Dominique BUSSEREAU Secrétaire d’Etat aux transports Ministère de l’écologie De l’énergie, Du développement durable Et de l’aménagement du territoire Grande Arche Tour pascal A et B 92055 la défense cedex
Mulhouse, le 12 décembre 2008
Objet : devenir de la Gare du Nord de Mulhouse
Monsieur le Secrétaire d’Etat,
Je me permets d’attirer votre attention sur le sombre devenir de la Gare du Nord de Mulhouse.
La SNCF a présenté le 14 novembre dernier un projet d’« évolution de la production frêt au triage Mulhouse Nord ». Ce plan prévoit notamment, la fin du tri par gravité, au profit d’un tri des wagons à plat.

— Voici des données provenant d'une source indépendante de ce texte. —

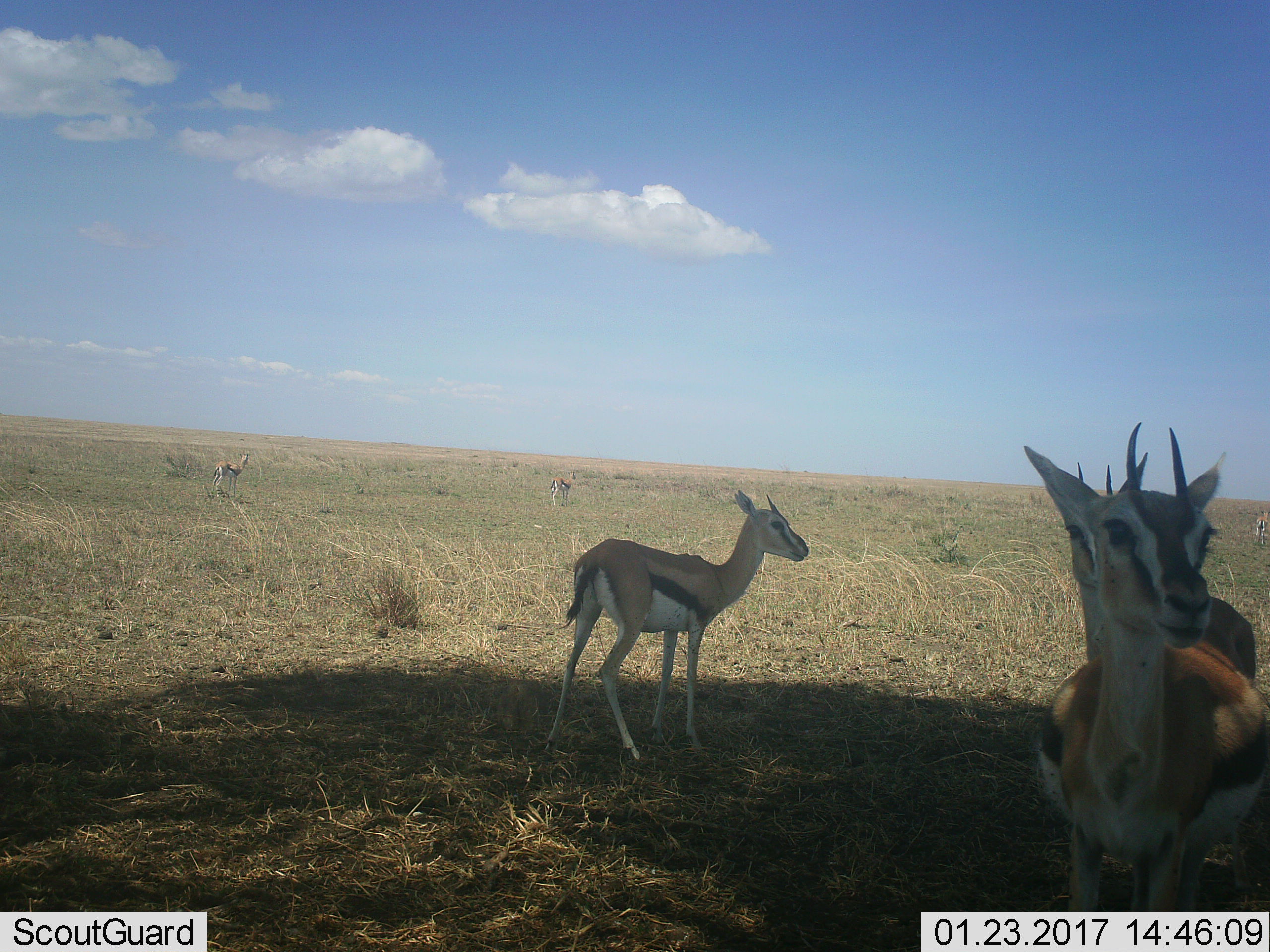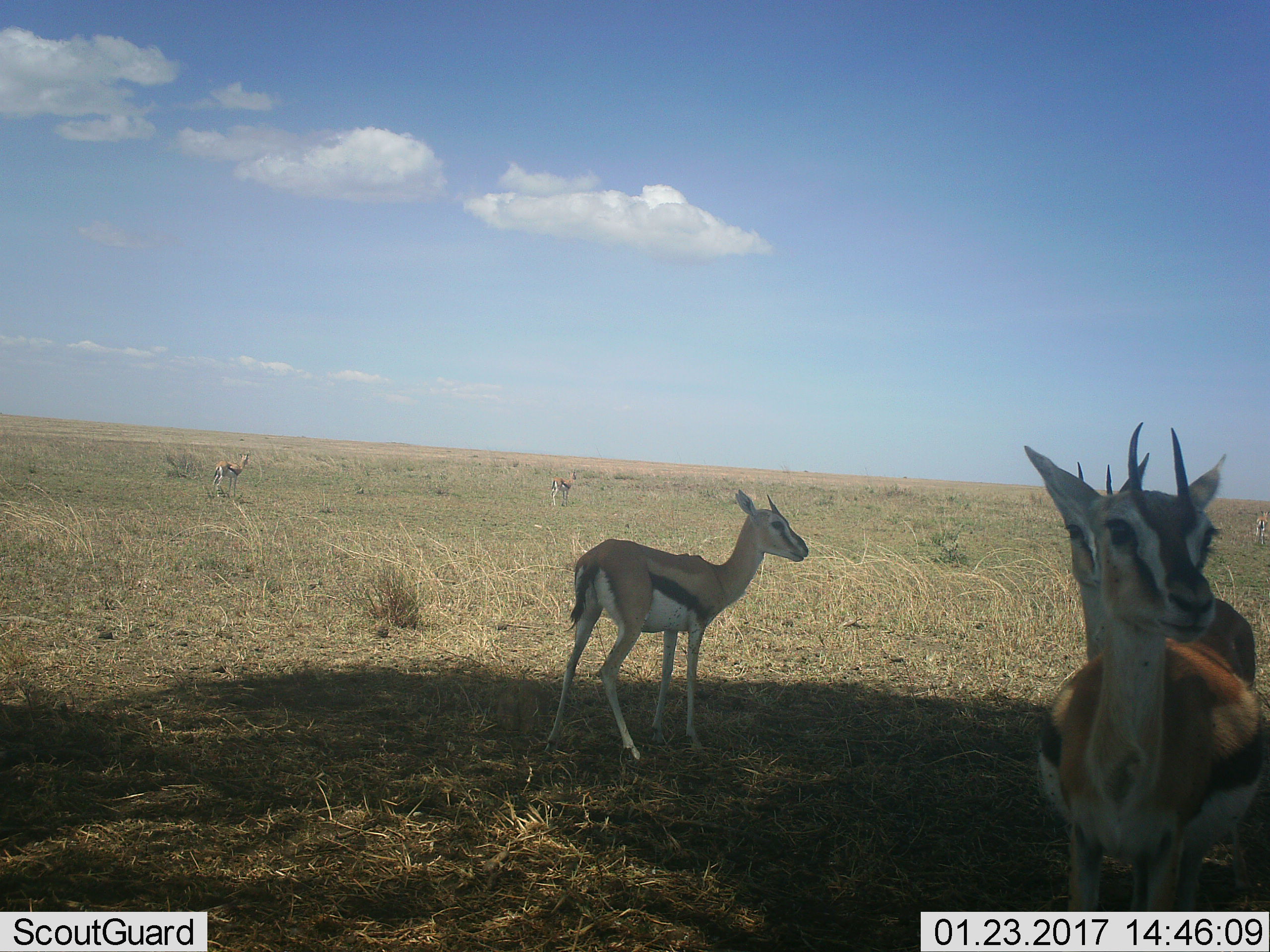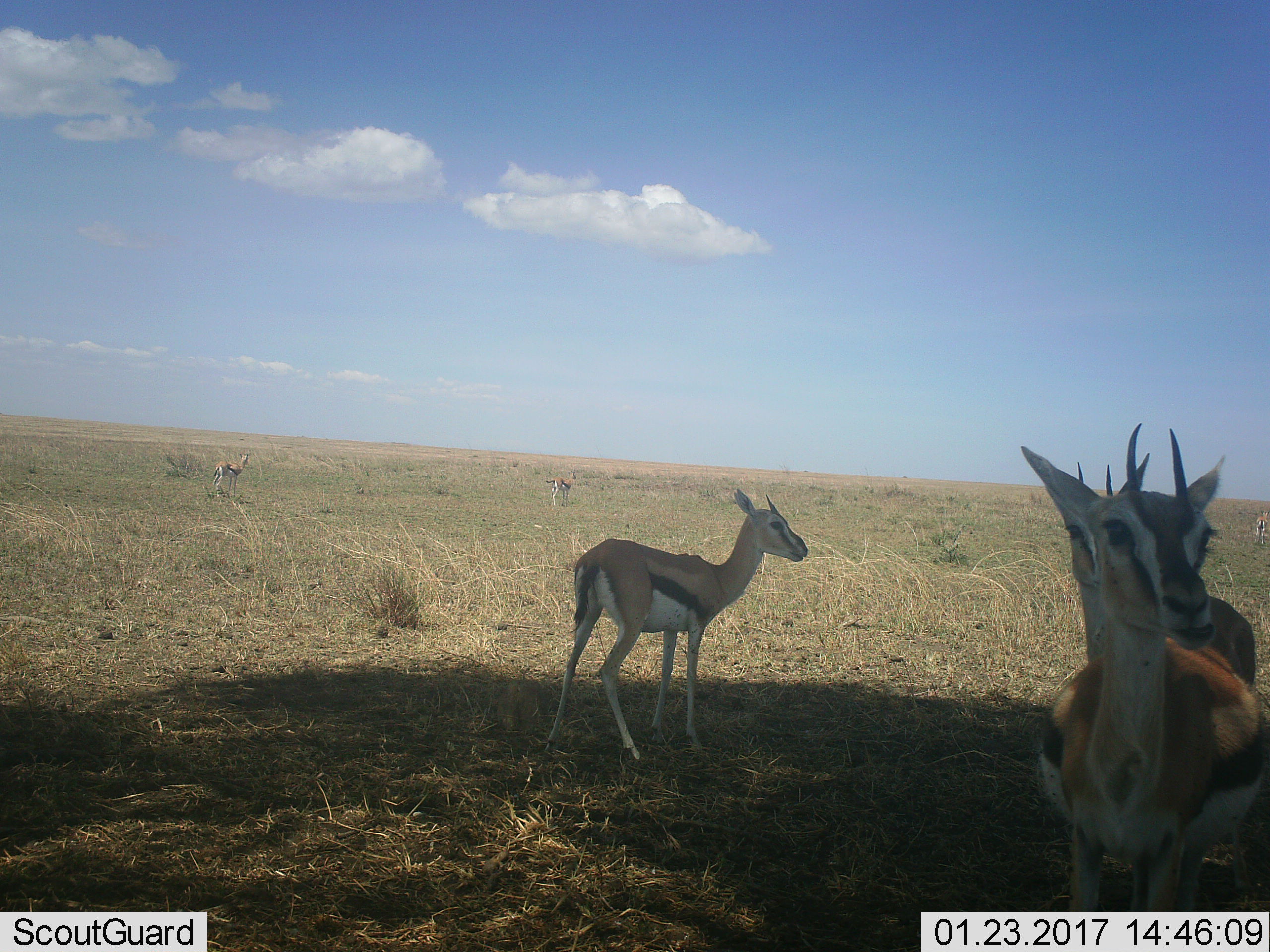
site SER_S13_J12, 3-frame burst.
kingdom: Animalia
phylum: Chordata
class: Mammalia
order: Artiodactyla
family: Bovidae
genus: Eudorcas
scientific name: Eudorcas thomsonii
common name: thomson's gazelle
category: gazellethomsons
Gazellethomsons (thomson's gazelle) (Eudorcas thomsonii), count 6. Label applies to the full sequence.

Cette perspective se solderait par la disparition de 30 emplois sur le site, état de fait aggravé par la forte baisse du nombre de wagons traités quotidiennement sur le site.
A ce projet qui inquiète fortement les syndicats de cheminots, s’ajoutent plusieurs réorganisations déjà engagées.
Ainsi la suppression du centre de gestion des flux (40 emplois) est déjà une réalité de même que la suppression du centre de services et d’appui (12 emplois).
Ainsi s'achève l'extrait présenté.